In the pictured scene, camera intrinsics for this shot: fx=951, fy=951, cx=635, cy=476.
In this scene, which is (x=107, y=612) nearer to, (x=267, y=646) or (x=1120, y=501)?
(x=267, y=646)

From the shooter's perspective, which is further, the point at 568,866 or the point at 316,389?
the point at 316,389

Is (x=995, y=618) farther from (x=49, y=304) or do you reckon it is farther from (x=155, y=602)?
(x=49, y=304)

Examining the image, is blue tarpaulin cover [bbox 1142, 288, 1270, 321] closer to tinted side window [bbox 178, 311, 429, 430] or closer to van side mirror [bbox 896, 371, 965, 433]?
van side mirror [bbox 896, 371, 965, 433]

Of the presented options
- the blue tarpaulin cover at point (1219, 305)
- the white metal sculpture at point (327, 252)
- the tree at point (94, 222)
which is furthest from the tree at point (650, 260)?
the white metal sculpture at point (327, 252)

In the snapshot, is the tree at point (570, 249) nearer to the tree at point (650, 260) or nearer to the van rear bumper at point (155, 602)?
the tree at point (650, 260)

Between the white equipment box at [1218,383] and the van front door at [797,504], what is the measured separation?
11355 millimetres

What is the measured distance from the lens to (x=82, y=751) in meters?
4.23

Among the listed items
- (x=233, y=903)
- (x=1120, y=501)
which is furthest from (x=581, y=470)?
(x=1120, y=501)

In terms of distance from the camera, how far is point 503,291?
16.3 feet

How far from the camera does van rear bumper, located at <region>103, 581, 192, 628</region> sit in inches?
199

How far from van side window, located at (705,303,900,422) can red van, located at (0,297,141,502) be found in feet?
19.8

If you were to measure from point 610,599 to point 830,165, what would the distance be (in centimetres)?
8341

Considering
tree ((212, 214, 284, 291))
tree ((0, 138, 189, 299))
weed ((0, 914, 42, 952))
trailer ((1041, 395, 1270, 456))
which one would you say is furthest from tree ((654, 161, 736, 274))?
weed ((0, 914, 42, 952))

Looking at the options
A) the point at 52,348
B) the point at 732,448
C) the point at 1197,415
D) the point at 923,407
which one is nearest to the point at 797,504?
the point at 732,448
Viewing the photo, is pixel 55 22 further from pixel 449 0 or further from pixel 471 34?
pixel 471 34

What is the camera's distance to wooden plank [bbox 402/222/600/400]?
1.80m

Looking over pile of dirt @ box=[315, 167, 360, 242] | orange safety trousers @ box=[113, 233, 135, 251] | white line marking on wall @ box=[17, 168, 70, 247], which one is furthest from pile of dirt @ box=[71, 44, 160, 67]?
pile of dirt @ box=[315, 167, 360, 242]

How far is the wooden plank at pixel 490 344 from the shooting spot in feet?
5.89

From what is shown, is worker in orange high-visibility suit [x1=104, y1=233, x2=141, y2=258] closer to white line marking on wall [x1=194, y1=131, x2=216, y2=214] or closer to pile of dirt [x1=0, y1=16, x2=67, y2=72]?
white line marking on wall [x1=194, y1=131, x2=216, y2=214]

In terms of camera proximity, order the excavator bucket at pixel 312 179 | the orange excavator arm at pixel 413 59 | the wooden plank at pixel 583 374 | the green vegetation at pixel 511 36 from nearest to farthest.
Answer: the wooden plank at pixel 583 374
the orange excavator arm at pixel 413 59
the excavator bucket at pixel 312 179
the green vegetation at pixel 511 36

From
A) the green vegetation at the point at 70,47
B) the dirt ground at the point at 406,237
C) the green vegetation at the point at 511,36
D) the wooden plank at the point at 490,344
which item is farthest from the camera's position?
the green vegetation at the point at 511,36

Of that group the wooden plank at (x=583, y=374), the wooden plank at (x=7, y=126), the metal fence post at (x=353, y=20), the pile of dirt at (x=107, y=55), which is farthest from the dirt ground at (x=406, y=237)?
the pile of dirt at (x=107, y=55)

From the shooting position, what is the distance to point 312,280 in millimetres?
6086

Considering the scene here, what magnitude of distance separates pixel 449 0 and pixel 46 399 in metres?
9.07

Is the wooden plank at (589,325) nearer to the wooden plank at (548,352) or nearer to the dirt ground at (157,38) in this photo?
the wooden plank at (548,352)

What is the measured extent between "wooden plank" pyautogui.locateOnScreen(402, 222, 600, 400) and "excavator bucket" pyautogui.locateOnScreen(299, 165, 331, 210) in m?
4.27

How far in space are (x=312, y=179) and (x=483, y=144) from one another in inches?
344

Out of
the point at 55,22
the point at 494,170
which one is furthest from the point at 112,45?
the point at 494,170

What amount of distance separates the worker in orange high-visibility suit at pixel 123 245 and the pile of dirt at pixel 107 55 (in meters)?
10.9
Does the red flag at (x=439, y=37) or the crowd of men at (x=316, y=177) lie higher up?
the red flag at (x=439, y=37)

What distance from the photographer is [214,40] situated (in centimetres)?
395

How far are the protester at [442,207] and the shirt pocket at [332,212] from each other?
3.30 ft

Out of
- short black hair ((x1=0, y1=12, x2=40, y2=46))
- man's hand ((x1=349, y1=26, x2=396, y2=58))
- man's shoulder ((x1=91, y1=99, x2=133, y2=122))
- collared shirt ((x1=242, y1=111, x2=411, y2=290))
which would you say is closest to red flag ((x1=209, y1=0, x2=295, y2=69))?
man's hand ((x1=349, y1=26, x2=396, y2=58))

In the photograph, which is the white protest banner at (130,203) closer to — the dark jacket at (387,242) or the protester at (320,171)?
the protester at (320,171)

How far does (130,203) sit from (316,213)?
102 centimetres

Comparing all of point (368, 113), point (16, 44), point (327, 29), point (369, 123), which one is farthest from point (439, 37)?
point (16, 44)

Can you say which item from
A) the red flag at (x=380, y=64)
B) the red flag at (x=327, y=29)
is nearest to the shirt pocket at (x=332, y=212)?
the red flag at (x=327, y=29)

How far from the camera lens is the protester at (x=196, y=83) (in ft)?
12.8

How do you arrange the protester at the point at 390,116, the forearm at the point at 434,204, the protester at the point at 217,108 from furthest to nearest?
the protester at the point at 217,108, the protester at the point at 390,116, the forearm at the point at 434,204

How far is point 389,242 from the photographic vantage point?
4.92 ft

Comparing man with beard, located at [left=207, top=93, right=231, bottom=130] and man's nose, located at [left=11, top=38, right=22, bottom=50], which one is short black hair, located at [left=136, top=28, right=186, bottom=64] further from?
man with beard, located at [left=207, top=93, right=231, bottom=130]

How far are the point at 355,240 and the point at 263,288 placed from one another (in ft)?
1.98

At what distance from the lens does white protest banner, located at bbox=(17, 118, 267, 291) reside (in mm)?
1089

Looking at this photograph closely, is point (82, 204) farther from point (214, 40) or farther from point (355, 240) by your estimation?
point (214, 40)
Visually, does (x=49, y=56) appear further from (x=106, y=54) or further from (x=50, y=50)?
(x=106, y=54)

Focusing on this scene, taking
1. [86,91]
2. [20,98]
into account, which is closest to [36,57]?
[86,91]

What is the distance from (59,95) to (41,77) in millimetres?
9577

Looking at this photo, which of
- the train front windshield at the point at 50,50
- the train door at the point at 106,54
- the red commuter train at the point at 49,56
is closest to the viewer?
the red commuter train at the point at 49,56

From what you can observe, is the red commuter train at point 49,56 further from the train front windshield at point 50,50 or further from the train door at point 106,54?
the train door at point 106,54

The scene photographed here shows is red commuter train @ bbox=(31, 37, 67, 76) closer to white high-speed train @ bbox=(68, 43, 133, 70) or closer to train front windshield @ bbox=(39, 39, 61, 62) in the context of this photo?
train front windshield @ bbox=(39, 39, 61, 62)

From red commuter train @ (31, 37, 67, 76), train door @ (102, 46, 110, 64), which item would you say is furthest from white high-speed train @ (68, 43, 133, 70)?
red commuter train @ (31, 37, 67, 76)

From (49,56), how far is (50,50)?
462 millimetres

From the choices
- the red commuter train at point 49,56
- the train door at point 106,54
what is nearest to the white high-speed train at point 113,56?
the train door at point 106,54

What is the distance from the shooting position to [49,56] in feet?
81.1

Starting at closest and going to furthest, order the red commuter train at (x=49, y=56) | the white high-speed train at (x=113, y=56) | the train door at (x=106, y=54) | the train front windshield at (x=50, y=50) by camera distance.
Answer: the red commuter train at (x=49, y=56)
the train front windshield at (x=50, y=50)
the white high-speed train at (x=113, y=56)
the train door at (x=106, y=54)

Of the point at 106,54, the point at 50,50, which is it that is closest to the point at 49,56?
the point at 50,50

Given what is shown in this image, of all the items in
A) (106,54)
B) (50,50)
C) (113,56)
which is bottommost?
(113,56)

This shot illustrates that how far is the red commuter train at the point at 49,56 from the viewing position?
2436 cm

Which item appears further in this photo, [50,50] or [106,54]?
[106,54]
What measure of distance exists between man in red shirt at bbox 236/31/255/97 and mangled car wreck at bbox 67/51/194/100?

▶ [Task to complete]
Give back exactly the lines that run from the line with "Of the point" through the close of the material, counting both ends, and nothing more.

▶ [Worked solution]
Of the point at 106,54, the point at 50,50, which is it that is closest to the point at 49,56?
the point at 50,50

Given what is shown in this image, of all the items in
A) (106,54)
B) (50,50)
C) (113,56)
which is bottommost?
(113,56)

This shot illustrates that how far is the red commuter train at the point at 49,56 from the viewing position?
2436 cm

Which item appears further in this photo, [50,50] or [106,54]?
[106,54]
What measure of distance exists between man in red shirt at bbox 236/31/255/97 and mangled car wreck at bbox 67/51/194/100?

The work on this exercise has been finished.